There are four steps required to determine infringement of an industrial design: (1) an examination of the prior art, (2) an assessment of utilitarian function and any methods or principles of manufacture or construction, (3) an analysis of the scope of protection outlined in the language and figures of the registered design itself, and (4) in light of all of the above, a comparative analysis of the registered design and the allegedly infringing product. 
The FC first reviewed various examples of prior art provided by HJC and then proceeded to the second step of the infringement analysis. Unlike the patent regime, which protects functionality, section 5.1 of the Industrial Design Act states that a registered industrial design does not protect features whose form is dictated solely by utilitarian function or stem solely from methods and principles of manufacture or construction.  While the FC determined that ID 964 could not protect the purely utilitarian elements of a double-walled anti-fogging face shield, it found that it could protect the way those elements were expressed, provided it involved an original “shape, configuration, pattern or ornament”.  The “outwardly moulded projection and the smooth contoured surface around the viewing area” of the face shield was determined to be a protectable aesthetic design element.
In assessing the scope of protection of ID 964, the FC disagreed with AFX that it was limited to the “outwardly moulded projection and the smooth contoured surface around the viewing area” for numerous reasons.  Firstly, nothing within ID 964 suggests that protection was limited to this element.  Secondly, AFX, in its oral submissions, stated that certain elements were excluded from the registration because they were purely utilitarian and as such could not be protected. The FC found it reasonable to assume that anything included in the design was intended to be protected.  Finally, the FC noted that the Canadian Intellectual Property Office suggests that applicants indicate whether protection is sought for only part of a design, which AFX did not do.  The FC concluded that the entire shield was included in the industrial design protection.

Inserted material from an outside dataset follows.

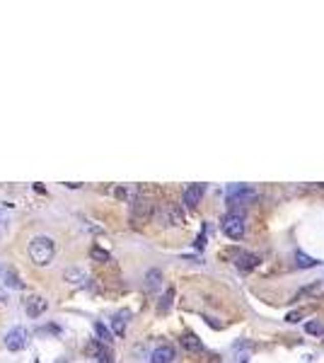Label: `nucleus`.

On reaching the final step of the infringement analysis, the FC noted that since the Helmet Face Shield was situated in a crowded field, the degree of difference required for a newer design to evade the protection afforded by ID 964 is small.  It was also noted that because face shield design is contingent on helmet design, the designer’s scope to introduce ‘sparks of originality’ is diminished.  Given that the entire design is covered by ID 964, the FC found numerous differences that were sufficient to conclude that an informed consumer would conclude there are significant differences between ID 964 an HJ-17L, and as such, there was no infringement. 
Validity: Sufficient Degree of Originality Found
The test for determining validity, as stated by the FC, is that a registrable design (i) must differ substantially from the prior art (originality), (ii) cannot closely resemble any registered designs, and (iii) cannot have been published more than a year before application for registration.  Upon completing its analysis, the FC found that there was a sufficient degree of originality and, contrary to the arguments of HJC, ID 964 was not invalid on the ground of utility. [118, 122] Finally, as ID 964 was found to be valid, the FC determined that HJC’s allegation that AFX breached subsection 7(d) of the Trade-Marks Act was moot.